WASHINGTON (AP) -- Getting through college isn't easy, and it can be even harder for low-income and first generation students with few support resources. A new tool involving big data can help those at risk.
Researchers at Georgia State University spent four years analyzing students' grades, test scores and other information in order to identify those in potential trouble, and promptly assisted them. The study shows the number of students graduating has jumped by 30 percent and that students are spending less time and money to earn a degree.
"These are really encouraging gains," said Timothy Renick, the school's vice president for enrollment management and student success and the principal investigator in the study. "Because of these proactive interventions all students benefited, but the students who benefited the most were first generation, low-income and students of color."
Renick presented the study at the American Association for the Advancement of Science conference in Boston on Saturday.
Inspired by Renick's results, the Education Department awarded a four-year $8.9 million grant that will significantly expand his study. The project, which kicked off last year, will involve 10,000 low-income and first generation students at Georgia State and 10 other large public research universities.
While some students are good at keeping track of their academic progress, students from low-income backgrounds may find it more difficult to spot a problem, chose the right courses from an abundance of offerings and navigate the university bureaucracy. That's because they may not have relatives or friends who had gone to college and could offer advice.
Gabriella Salinas, a 21-year-old junior at Georgia State majoring in marketing, said she was doing well academically, but then received an F early in her finance class. She successfully completed the course with extra help from her professor.
"Not everybody has somebody to turn to and when an academic adviser asks them 'Hey is there anything we can do, what's going on?' They feel as if they have somebody to turn to who actually cares about their success," she said.
Renick analyzed past student data at Georgia State to make forecasts about current students' academic outcomes, a type of study known as predictive analytics. For instance, a grade of C in an entry-level class in a student's major was a sign that student would struggle with more advanced courses. Scoring poorly in a math class meant problems for STEM majors.
When such warning signs were spotted, academic advisers reached out to students to guide and counsel them. As a result, STEM degrees awarded to black students rose by 69 percent, to black male students by 111 percent and to Hispanics by 226 percent. The average time to a bachelor's degree at Georgia State decreased by more than half a semester, enabling the Class of 2016 to save $15 million in tuitions and fees.
"We are leveling the playing field not by doing academic work for the students ... but instead by giving them timely information about what might maximize their chances of graduation," Renick said. "We have a moral obligation to these students and their families many of whom are taking out large loans to give them every chance to graduate."
Martin Kurzweil, director of the Educational Transformation Program at Ithaka S+R, a nonprofit research group tasked with evaluating Renick's study because it relies on federal money, called the result "pretty much unprecedented, it's fantastic."
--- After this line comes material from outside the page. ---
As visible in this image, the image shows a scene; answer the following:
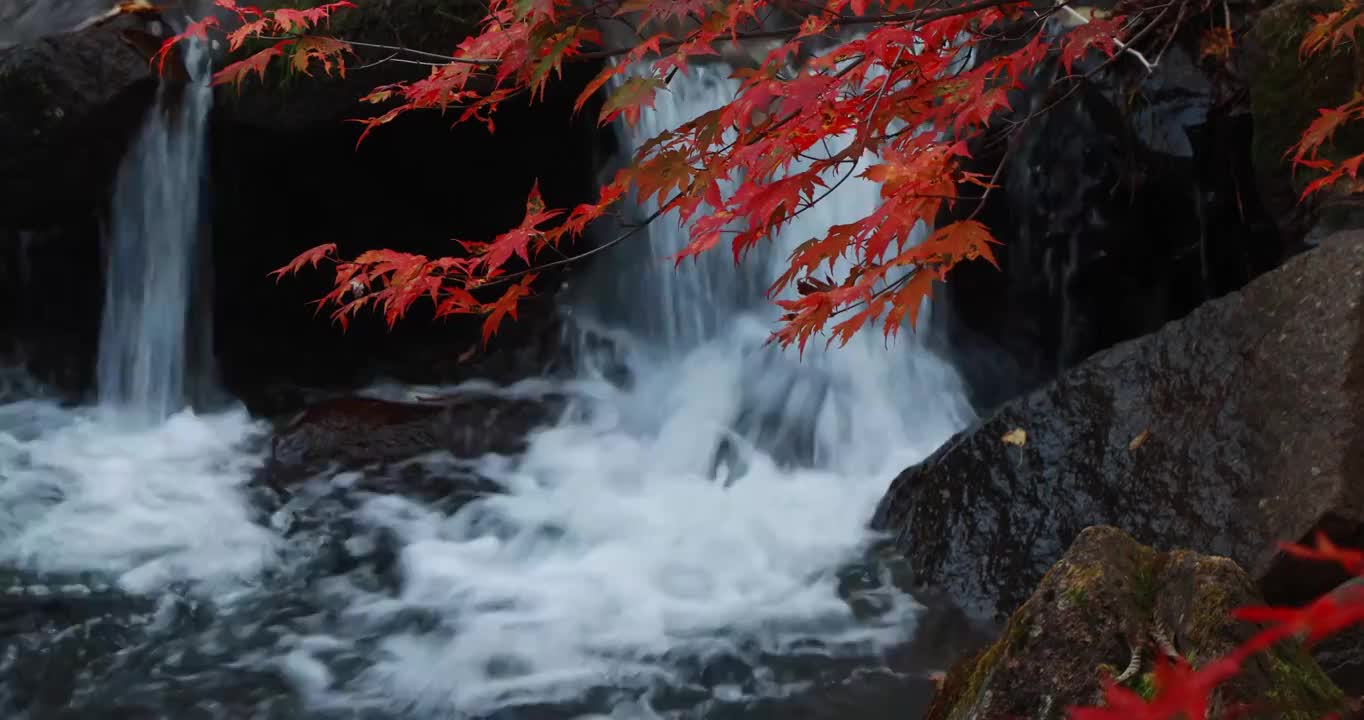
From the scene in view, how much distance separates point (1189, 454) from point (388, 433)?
4436 mm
He stressed that it was important to keep the data protected lest it be used for commercial purposes or identity theft.
Some experts have voiced concern that the large amounts of student data collected could be used for profiling. But Ellen Wagner, a researcher who has studied predictive analytics in education, said it would be hard to help the students without first identifying their problems.
"Why would we want to put a metaphorical Band-Aid on a headache?" Wagner said. "If we can remove the guesswork of trying to support students to be the most successful they can be, then we owe them the respect to find where they are strong and where we can help them be stronger and get on with their lives."
Ryan Baker, associate professor at University of Pennsylvania's Graduate School of Education, said that similar algorithms have been proved successful in auto insurance and banking.
"Any technology can get misused, but I tend to think that for students at risk, prediction systems are doing more good than harm," Baker said.